Investigación: logros y áreas de mejora

El INTA ha contribuido históricamente a avances relevantes: desarrollo de variedades de trigo de alto rendimiento, cartografía de suelos, investigaciones sobre pasturas y sistemas ganaderos, y aportes recientes en ecofisiología, modelado y análisis económico. Estos hitos muestran capacidad técnica y valor público.

No obstante, una parte considerable del presupuesto destinado a investigación hoy no genera retornos claros. Mejorar la definición de prioridades, elevar la selectividad en contrataciones, aplicar incentivos vinculados a resultados y establecer evaluaciones más rigurosas son pasos necesarios. También es imperativo aumentar la proporción dedicada a gastos corrientes y equipamiento —pasar del actual ~10% a niveles más acordes con las necesidades operativas, por ejemplo 20–30%— para asegurar que los equipos y laboratorios funcionen.

Reorganización institucional: propuestas clave

Para reducir ineficiencias se recomienda separar funciones estratégicas de las ejecutivas. En concreto:

  • Planificación y asignación de recursos bajo una responsabilidad clara de quien tenga mandato estratégico (presidencia del organismo).
  • Gestión operativa conducida por un director general con poder ejecutivo para implementar decisiones.
  • Un Consejo Directivo con carácter consultivo en lugar de un órgano colegiado con poder de veto que diluya responsabilidades.
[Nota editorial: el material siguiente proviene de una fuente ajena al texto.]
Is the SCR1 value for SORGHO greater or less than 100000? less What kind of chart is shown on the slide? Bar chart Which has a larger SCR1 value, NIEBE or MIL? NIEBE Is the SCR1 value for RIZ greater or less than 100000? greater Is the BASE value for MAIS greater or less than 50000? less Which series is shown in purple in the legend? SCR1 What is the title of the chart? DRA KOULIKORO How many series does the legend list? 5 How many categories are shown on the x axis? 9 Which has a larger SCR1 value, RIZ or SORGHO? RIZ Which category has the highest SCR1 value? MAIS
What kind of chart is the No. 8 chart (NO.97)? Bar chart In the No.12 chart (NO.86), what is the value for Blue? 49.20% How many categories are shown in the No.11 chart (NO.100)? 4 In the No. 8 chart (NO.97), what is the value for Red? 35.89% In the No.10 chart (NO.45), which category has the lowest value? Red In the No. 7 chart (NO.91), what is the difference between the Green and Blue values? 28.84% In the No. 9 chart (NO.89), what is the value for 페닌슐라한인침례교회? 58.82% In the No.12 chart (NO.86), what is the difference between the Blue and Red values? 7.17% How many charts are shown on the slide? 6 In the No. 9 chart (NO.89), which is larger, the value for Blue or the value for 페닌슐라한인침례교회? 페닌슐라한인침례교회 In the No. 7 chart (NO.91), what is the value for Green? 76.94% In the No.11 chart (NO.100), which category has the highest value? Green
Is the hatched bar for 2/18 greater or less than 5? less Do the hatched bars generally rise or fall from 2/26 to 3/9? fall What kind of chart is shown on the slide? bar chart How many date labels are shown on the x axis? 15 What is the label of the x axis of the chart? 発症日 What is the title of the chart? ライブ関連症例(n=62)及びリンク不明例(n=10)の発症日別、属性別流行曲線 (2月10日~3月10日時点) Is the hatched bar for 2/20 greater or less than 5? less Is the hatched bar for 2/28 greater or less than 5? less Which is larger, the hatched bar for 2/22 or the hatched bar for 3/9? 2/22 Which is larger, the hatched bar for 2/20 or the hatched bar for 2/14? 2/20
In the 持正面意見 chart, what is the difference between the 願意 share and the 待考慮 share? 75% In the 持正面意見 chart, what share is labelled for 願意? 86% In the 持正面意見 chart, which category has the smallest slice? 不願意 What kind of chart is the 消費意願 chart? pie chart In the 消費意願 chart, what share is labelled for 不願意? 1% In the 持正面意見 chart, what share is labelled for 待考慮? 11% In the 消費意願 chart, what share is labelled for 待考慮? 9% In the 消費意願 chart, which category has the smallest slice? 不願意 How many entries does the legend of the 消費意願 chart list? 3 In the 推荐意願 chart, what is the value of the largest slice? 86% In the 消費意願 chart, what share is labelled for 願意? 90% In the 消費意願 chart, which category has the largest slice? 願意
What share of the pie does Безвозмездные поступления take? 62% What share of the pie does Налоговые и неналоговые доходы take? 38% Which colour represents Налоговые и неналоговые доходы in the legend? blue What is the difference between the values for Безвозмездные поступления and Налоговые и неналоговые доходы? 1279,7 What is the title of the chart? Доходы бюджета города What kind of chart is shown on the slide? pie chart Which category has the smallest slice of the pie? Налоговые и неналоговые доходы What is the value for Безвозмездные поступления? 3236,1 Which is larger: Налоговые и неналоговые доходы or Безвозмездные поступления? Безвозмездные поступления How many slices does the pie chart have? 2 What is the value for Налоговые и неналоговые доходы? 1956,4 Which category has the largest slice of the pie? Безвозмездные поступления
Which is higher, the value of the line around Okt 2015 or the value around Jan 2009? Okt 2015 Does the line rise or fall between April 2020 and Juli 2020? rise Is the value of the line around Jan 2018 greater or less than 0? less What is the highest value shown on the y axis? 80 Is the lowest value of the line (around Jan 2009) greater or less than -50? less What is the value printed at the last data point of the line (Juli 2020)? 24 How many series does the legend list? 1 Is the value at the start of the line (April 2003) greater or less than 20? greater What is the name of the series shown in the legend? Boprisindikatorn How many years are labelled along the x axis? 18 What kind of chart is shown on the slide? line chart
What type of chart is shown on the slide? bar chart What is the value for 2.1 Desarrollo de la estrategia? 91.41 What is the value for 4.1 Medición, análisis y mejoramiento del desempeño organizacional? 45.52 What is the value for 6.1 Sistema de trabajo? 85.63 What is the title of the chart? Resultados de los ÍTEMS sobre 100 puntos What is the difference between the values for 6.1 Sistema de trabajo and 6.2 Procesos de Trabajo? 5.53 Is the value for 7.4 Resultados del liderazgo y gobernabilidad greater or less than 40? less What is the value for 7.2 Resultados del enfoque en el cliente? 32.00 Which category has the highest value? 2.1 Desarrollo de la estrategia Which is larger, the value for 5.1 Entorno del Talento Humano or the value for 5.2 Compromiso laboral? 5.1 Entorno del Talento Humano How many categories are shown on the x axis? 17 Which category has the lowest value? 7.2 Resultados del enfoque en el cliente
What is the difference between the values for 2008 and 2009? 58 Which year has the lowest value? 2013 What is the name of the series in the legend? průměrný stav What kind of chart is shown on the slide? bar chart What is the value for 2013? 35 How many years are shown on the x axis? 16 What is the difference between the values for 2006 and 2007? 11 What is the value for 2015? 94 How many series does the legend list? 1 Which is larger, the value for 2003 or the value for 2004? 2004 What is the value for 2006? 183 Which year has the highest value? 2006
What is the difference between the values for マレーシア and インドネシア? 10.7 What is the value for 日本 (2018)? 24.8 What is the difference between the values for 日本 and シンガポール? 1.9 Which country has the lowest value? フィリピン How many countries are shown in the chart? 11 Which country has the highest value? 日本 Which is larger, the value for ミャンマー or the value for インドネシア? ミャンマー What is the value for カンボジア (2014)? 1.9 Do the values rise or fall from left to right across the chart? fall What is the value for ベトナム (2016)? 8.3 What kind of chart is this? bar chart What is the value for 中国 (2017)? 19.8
Este esquema busca minimizar conflictos de interés y acelerar la toma de decisiones, siempre acompañado por mecanismos de transparencia y controles externos.

Consecuencias y riesgos si no se actúa con cuidado

Una reestructuración mal diseñada puede provocar pérdida de capital humano valioso, interrupciones en programas de extensión y resistencia política que bloquee mejoras necesarias. Por el contrario, una reforma aplicada con criterios técnicos, diálogo y medidas de mitigación social puede elevar la productividad y la contribución del INTA al desarrollo rural.

La discusión sobre el alcance de la venta de tierras, la magnitud de los recortes y la reorganización del gobierno institucional debe transitarse con datos, plazos claros y previsiones para evitar rupturas innecesarias.

El autor dicta clases en la Universidad del CEMA y forma parte de la Academia Nacional de Agronomía y Veterinaria.